Though the fig tree should not blossom, nor fruit be on the vines, the produce of the olive fail and the field yields no food, the flock be cut off from the fold and there be no herd in the stalls, yet I will rejoice in the LORD; I will take joy in the God of my salvation. God, the LORD is my strength; He makes my feet like the deer's; He makes me tread on my high places.
The last few months have been really tough. I've really been struggling with trying to stay healthy, which honestly has been a hard physical battle. More than that I've been fighting a spiritual battle... and I've felt like such a failure in my walk with Jesus. The Lord has been showing me that I take a lot of pride in my health, and in my own ability to keep myself healthy. Its become an idol in my heart... valuing health more than I value my Savior...trusting in health food more than I trust in my Jesus. While I totally realize that compared to other people, my suffering with pneumonia (and the after sicknesses that I've had since then) is nothing. But because I've held "being healthy" as such a treasure in my heart, getting sick even with just a flu bug is a big deal. Anyway... as the Lord has stripped me of my health lately, He has shown me that my health is too important to me... that I treasure it too much. Instead of this realization bringing me closer to God it has really driven me further from Him. My heart has become untrusting and bitter at God. I know that God is powerful enough to heal me, but why hasn't he?! Does God love me? I eat all this health food and NEVER eat crappy fast food... doesn't God owe me a healthy body? God must not love me. As my heart has become more and more bitter, I've just became apathetic towards prayer. I've been thinking things like, "God doesn't desire to heal my body, so why should I pray and ask him to? Why should I pray at all?" This is why I feel like a failure. I mean.. where has my faith gone?
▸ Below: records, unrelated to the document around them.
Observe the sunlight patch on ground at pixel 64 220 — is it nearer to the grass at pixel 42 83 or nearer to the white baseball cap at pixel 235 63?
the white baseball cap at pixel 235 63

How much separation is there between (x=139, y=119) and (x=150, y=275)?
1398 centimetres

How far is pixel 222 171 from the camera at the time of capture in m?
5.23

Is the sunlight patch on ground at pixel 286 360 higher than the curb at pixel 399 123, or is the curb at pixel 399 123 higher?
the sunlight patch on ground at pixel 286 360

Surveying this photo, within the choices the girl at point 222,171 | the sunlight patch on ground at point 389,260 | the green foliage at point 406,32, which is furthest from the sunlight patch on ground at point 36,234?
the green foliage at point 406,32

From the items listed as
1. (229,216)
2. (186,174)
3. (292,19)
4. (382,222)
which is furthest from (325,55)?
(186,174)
Its been two months since I came down with pneumonia and am *still* having some discomfort in my right rib cage. Last week I was on vacation with my husbands family in Hawaii, and the rib pain kind of started back up. I also came down with a sore throat and other cold/flu symptoms, and today I still am trying to fight this illness (I'm enjoying a lovely throat drop as I type... blech!). Anyway, Dave and I both agreed that I should probably email my Doc about my ribs and see what He things. So I emailed the Doctor on Monday and He said that I should come in and get another CT Scan to see if I have any remaining fluid. I'm going in on Thursday morning at 8am for the CT Scan and am really scared. I'm not scared about the scan itself- I've had it done before. What I'm scared of is what they will find... will it be fluid? If so then how will they remove it? Will it be cancer? Will it be curable?
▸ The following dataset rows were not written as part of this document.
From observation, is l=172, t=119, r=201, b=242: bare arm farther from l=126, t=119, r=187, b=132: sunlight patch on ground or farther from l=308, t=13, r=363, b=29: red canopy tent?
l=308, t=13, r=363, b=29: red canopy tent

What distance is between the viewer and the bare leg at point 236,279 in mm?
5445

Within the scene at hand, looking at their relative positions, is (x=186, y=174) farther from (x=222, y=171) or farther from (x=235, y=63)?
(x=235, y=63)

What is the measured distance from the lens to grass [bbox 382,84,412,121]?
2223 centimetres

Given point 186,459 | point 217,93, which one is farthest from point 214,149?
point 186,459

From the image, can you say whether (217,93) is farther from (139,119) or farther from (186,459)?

I firmly believe that God has predestined EVERY moment in my life- even down to the pneumonia spore that I breathed into my lungs- God planned that in advance. I'm just praying that God would give me more faith.... extra faith that would help me to trust in Him more. I know that God is bringing me through this physical/spiritual battle in order to bring me closer to him.... and oh how my heart yearns to be closer to Him. My heart says, "You who have made me see many troubles and calamities will revive me again; from the depths of the earth You will bring me up again. You will increase my greatness and comfort me again." (ps. 71:20) And " I will remember the deeds of the LORD; yes, I will remember Your wonders of old. I will ponder all Your work, and meditate on Your mighty deeds." (ps. 77:11-12).
Will you pray with and for me... whoever you are that actually reads this blog of mine.
1. That God will be glorified in me.
2. That God will give me more faith and more of His Spirit.
3. That God would give me His peace.
4. Wisdom for the Doctors.
5. That there would be no/minimal pain.